The enormous uncles somehow managed to shoehorn themselves into the little black Dacia wagon, which settled deep on its springs. Peter watched as it lurched around the corner of the red warehouse and strained up the hill to the road.
Hjálmar had thought the uncles were living on the boat. Aside from the red building, the Norwegian investigator had found no other apartment or house in their name. They definitely had another vehicle, somewhere, or they used to. The silver SUV that had forced the Norwegian off the road and into a wheelchair. Maybe they had another apartment in town, too, someplace more suitable for a child.
Only one way to find out.
When the little station wagon turned onto the road into town, Peter cranked up the Defender and followed.

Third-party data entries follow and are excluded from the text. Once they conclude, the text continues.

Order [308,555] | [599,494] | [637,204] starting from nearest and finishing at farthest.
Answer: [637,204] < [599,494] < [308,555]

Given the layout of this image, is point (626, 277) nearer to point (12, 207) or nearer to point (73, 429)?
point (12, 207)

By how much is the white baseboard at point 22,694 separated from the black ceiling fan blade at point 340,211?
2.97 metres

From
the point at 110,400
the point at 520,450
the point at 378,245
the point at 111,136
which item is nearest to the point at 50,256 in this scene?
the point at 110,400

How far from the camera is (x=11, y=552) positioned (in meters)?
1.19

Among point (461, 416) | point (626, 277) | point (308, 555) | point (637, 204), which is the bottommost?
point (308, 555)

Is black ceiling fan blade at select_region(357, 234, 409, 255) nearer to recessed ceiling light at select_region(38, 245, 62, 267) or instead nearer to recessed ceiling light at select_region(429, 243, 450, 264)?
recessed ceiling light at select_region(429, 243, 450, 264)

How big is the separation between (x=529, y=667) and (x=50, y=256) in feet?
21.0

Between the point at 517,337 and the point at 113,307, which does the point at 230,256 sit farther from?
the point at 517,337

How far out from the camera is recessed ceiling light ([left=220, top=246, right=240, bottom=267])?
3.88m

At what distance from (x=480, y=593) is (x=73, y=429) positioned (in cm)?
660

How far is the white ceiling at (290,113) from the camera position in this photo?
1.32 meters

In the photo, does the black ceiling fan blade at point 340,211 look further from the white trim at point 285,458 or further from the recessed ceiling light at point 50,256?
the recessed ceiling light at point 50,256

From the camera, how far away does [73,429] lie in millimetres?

Maybe he’d find an elephant gun on the way.
* * *
—
Ingo and Axel drove a half mile and parked in front of the Bistró Skaftfell, a three-story building with a restaurant on the first floor and an art gallery upstairs. The snow began to fall in earnest as Peter left the Defender behind a brightly painted rental camper and walked back, his coat unzipped, his hat jammed in his pocket, freezing in the wind. Any self-respecting Icelandic bistro would have coffee, right?
To keep him awake on the long drive from Reykjavík, Peter had put an app on his new phone to teach him basic Icelandic. He was up to a few dozen words, including “farm” and “boat.” So he knew that LOKAD, the sign on the bistro door, meant the place was closed.

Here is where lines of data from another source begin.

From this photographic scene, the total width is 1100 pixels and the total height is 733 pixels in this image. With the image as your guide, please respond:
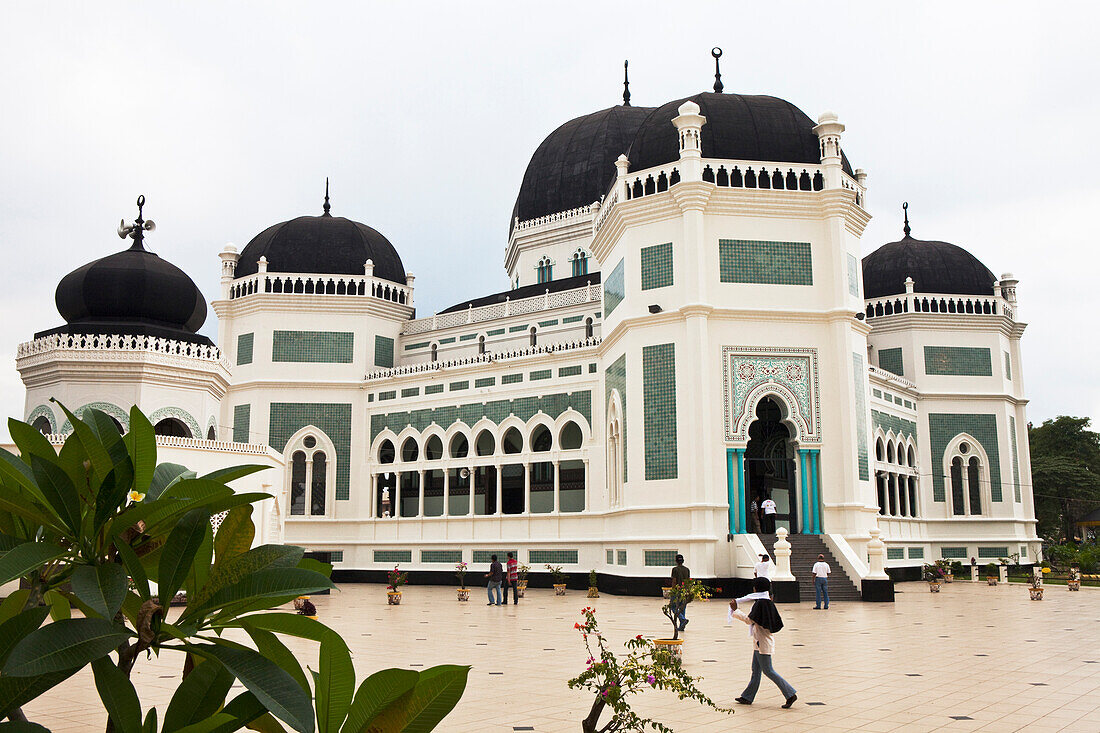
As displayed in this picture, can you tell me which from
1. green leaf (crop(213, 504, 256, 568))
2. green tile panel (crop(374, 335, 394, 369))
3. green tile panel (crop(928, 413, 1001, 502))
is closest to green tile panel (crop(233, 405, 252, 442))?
green tile panel (crop(374, 335, 394, 369))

But he could see customers through the low front windows, and a young man in a white apron moved behind the counter, so Peter stuck his head inside. The ceiling was low. The static flared, and not just because of the space. Ingo and Axel sat at a long table by the window with six other men in similar work clothes. None were Erik. Jesus, the uncles were huge even in that small space. Coffee cups and plates with pastries were spread out in front of the group, a feast of fat, carbohydrates, and caffeine. On the back wall, a television showed the ever-present footage of the crisis in Venezuela. This time the footage was of the giant rust-colored U.S. Embassy in Caracas, damaged in an RPG attack.
“Opid?” Peter asked. Open? In an effort to avoid notice, he was still trying to pass for an Icelander. His safety-yellow coat and uncombed hair and scruffy beard did most of the heavy lifting.
“Já, já.” The young man waved him in. He wasn’t Erik, either.
If Ingo and Axel noticed Peter, they didn’t seem to care. They were talking with the others.
Peter stepped to the counter. “Góden dag. Kaffi?” He was nearing the limit of his vocabulary, but the man in the apron had the usual Icelandic reserve. If he took note of Peter’s sudden sweating from the static, he was polite enough not to mention it. He just nodded at the trio of different sized cups and raised his eyebrows.
Peter raised one palm above the other to indicate the largest size, then raised two fingers. “Bakarí?”
The counterman pointed around the corner, where a glass-fronted case held a dozen varieties of sugary deliciousness. Suddenly, Peter was starving. He loaded a paper bag, glanced at the menu, figured the total in his head, rounded up, and handed over a few bills from Bjarni’s wad of krónur. “Takk fyrir.” Thanks.